Embora o estudo tenha encontrado uma pequena melhora na economia de corrida em corredores habituais de RFS ao usar o tênis WDP, é importante considerar a magnitude dessa melhora. Uma redução de 0,9% no consumo de oxigênio pode parecer pequena, mas pode se traduzir em uma melhora significativa no desempenho em provas de longa distância, como a maratona.
No entanto, é importante notar que o estudo foi realizado em esteira, em condições controladas. É possível que os resultados sejam diferentes em condições de corrida ao ar livre, em terrenos variados. Além disso, o estudo incluiu apenas corredores do sexo masculino, o que limita a generalização dos resultados para corredoras. Outro fator importante a ser considerado, e que já se vem descrevendo na literatura científica há tempos com a discussão da corrida em antepé, é sobre a questão da transição da forma de correr de retropé para antepé, onde hoje já existe um consenso de que esta transição deve ser feita de forma progressiva.
Para os técnicos de corrida, fisioterapeutas e médicos do esporte, este estudo oferece insights valiosos sobre a influência do calçado na biomecânica da corrida. Ao considerar a prescrição de calçados para corredores, é importante levar em conta o padrão de pisada habitual do atleta, bem como seus objetivos de desempenho e histórico de lesões.
Em resumo, o estudo de Yokoyama e seus colaboradores (2025) sugere que o uso de calçados que induzem involuntariamente a pisada com a parte da frente do pé pode trazer uma pequena melhora na economia de corrida para corredores habituais de retropé.

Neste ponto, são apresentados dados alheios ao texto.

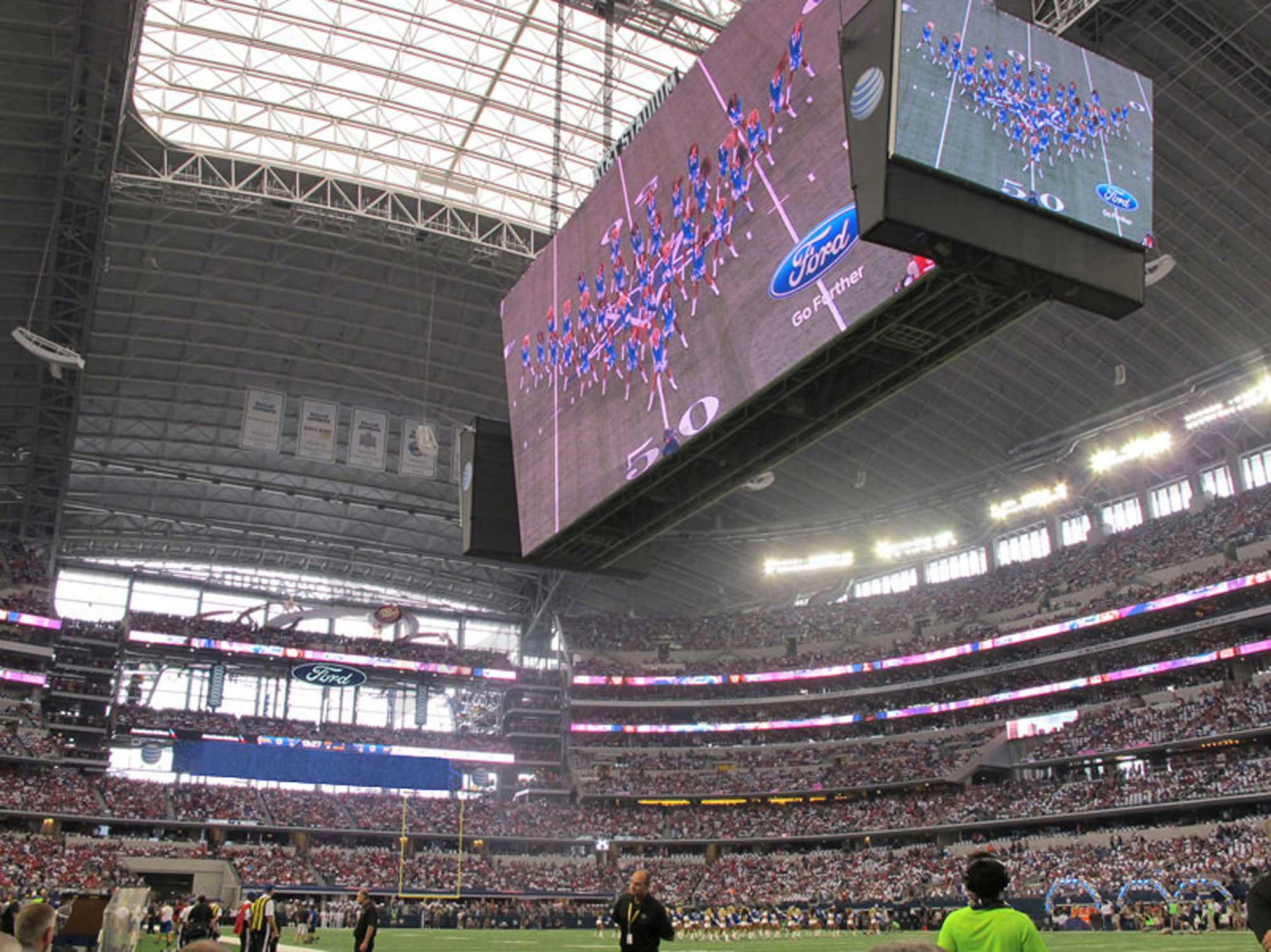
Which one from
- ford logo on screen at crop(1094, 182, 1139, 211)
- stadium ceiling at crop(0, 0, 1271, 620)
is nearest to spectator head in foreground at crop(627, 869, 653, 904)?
ford logo on screen at crop(1094, 182, 1139, 211)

No entanto, mais pesquisas são necessárias para confirmar esses resultados e para determinar se essa melhora se traduz em um melhor desempenho em provas de longa distância.
Referências Bibliográficas:
YOKOYAMA, Shotaro et al. Running economy with shoes that elicit an involuntary forefoot strike in the habitual rear and non-rear foot strike runners. Footwear Science, v. 17, n. 1, p. 37-45, 2025.
MATIAS, Alessandra B. et al. Rearfoot, midfoot, and forefoot motion in naturally forefoot and rearfoot strike runners during treadmill running. Applied Sciences, v. 10, n. 21, p. 7811, 2020.